▶ [AIM OF THE EXERCISE]
Given these entries, repeat exactly the lines starting with the one that has "Forever 21 lace up front romper" and going on through the one that has "Public Desire Onyx heeled sandals in silver", both included, but none of the pictures.

▶ [RECORDS SHOWN]
****************
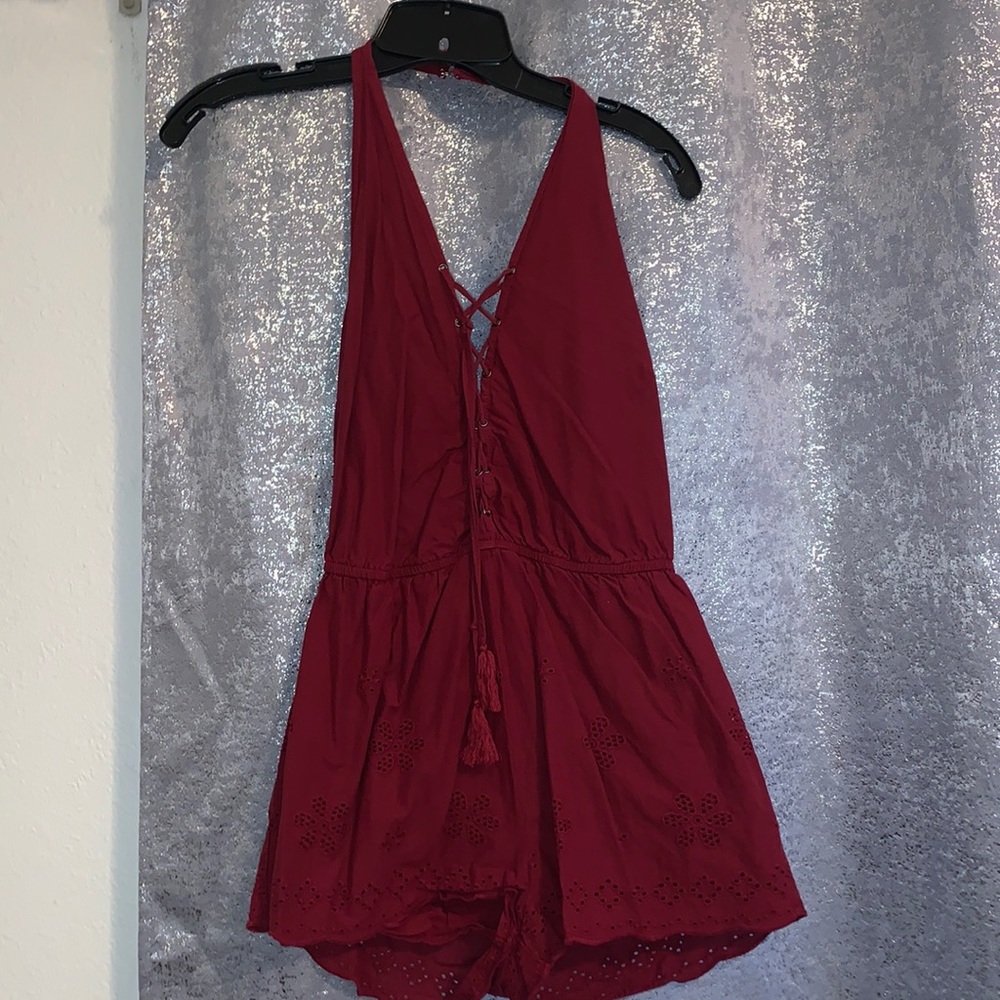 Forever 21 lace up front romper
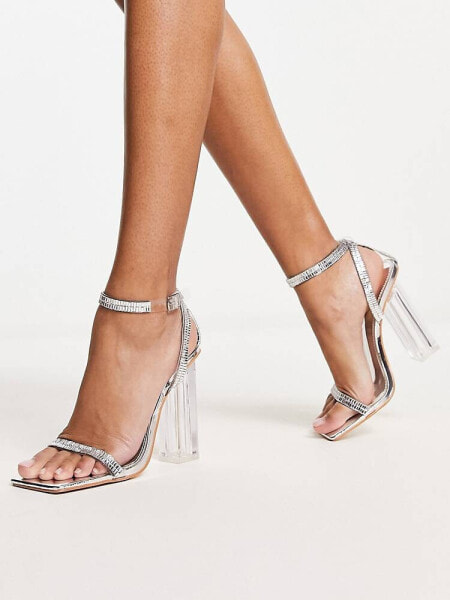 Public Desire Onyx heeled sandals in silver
****************
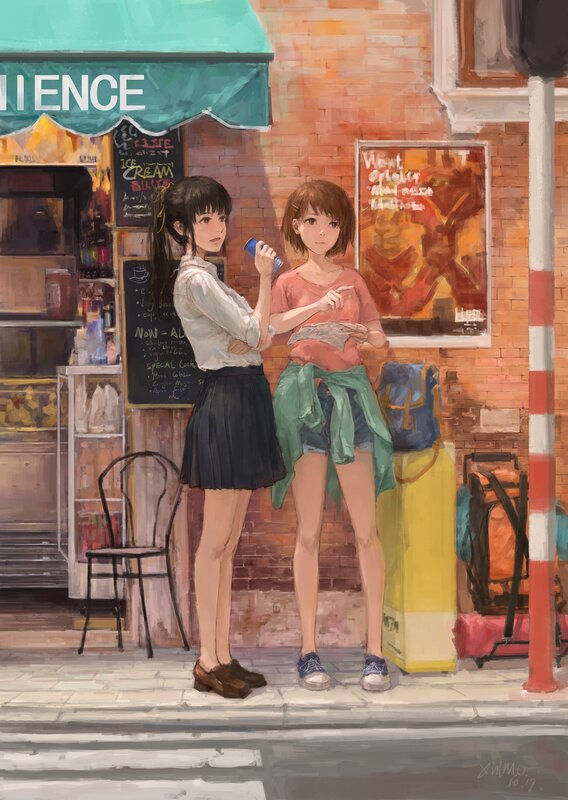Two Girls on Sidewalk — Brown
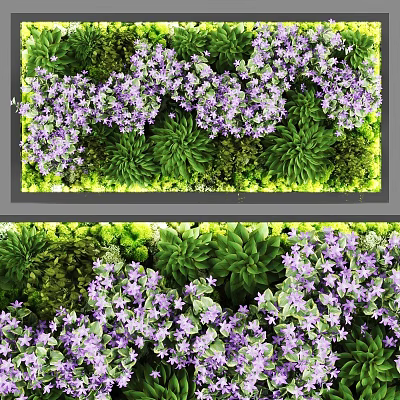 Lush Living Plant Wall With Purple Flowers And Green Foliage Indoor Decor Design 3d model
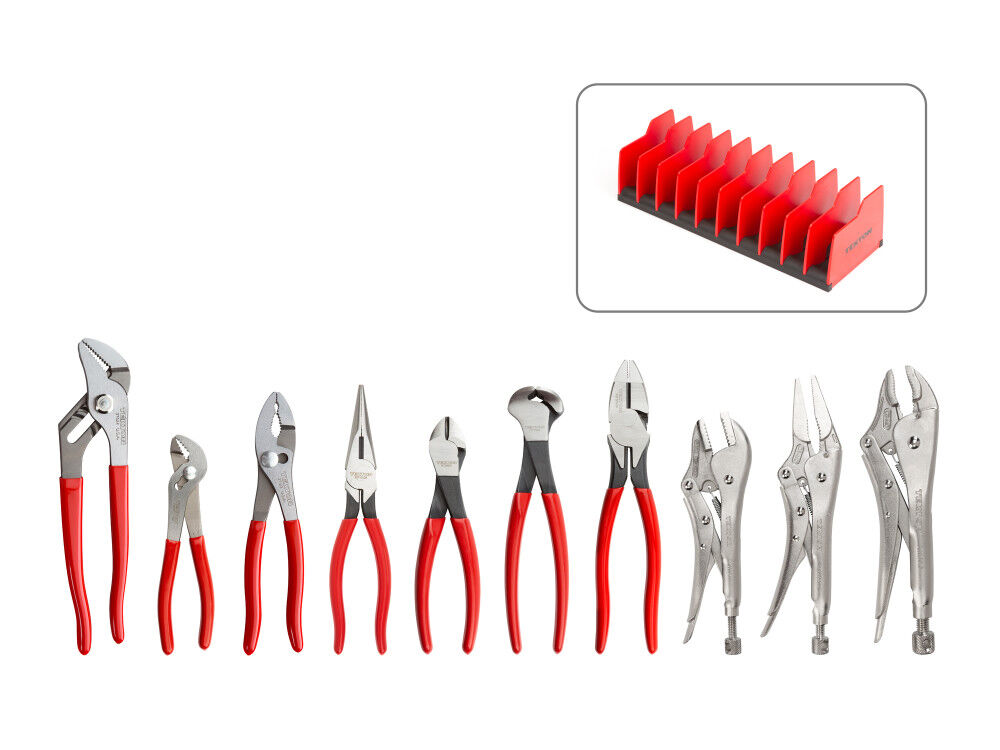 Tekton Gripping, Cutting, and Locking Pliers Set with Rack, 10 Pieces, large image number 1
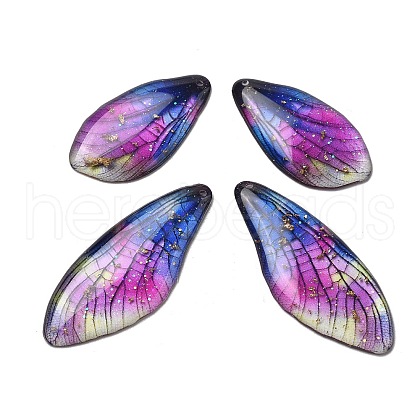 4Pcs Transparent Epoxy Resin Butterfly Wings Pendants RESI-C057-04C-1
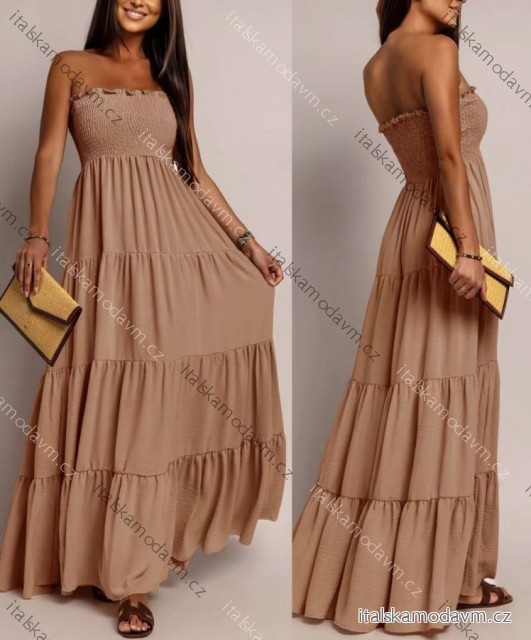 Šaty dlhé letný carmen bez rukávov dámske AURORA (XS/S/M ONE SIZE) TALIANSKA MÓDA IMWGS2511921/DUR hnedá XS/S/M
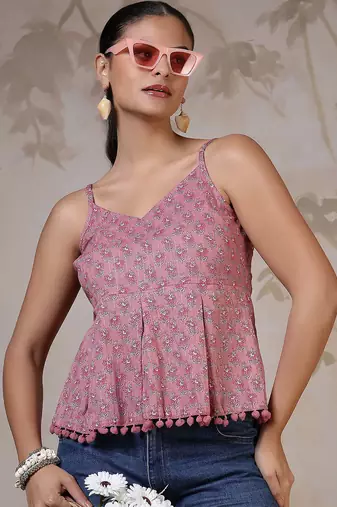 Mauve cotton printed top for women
****************
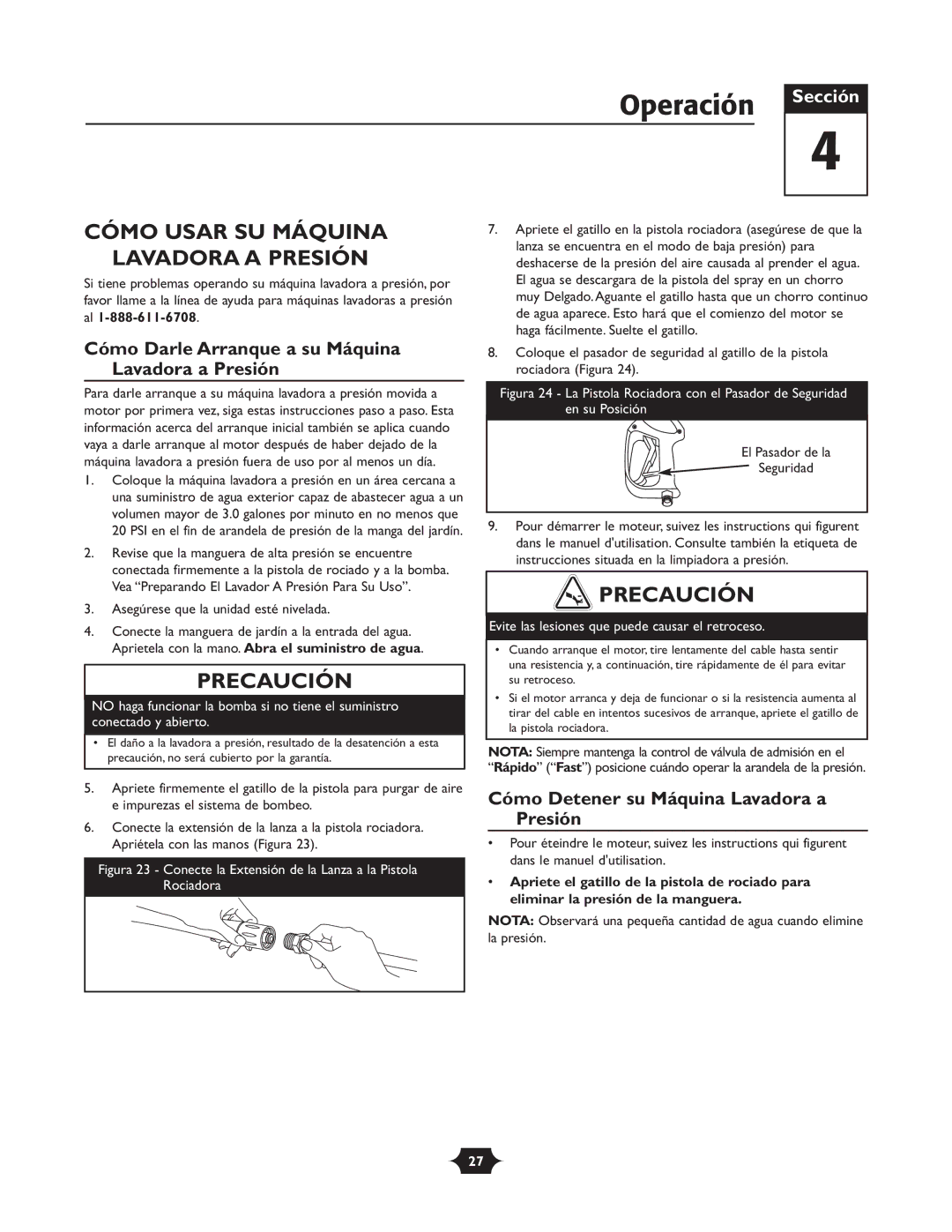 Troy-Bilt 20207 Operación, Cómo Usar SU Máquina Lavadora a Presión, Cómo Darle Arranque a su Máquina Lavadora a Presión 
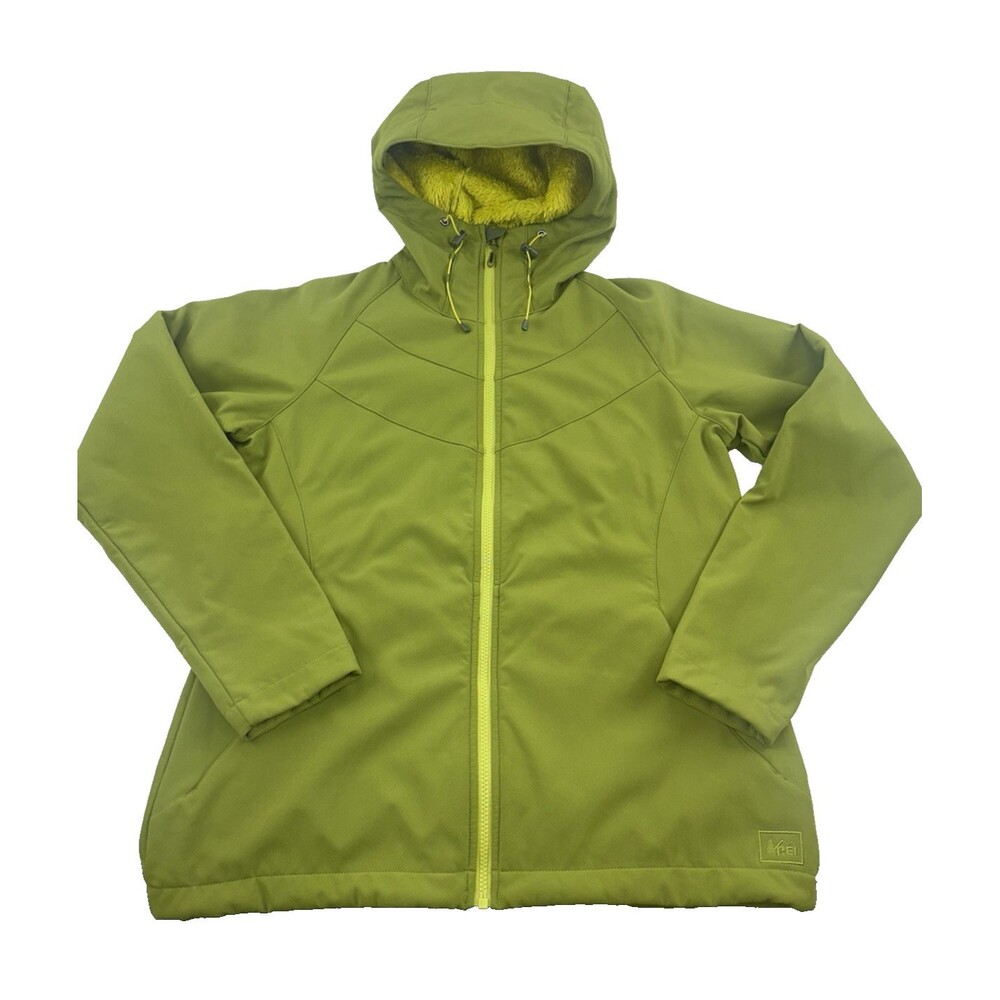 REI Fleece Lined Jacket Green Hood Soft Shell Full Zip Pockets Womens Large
****************
▶ [COMPLETED TASK]
 Forever 21 lace up front romper
 Public Desire Onyx heeled sandals in silver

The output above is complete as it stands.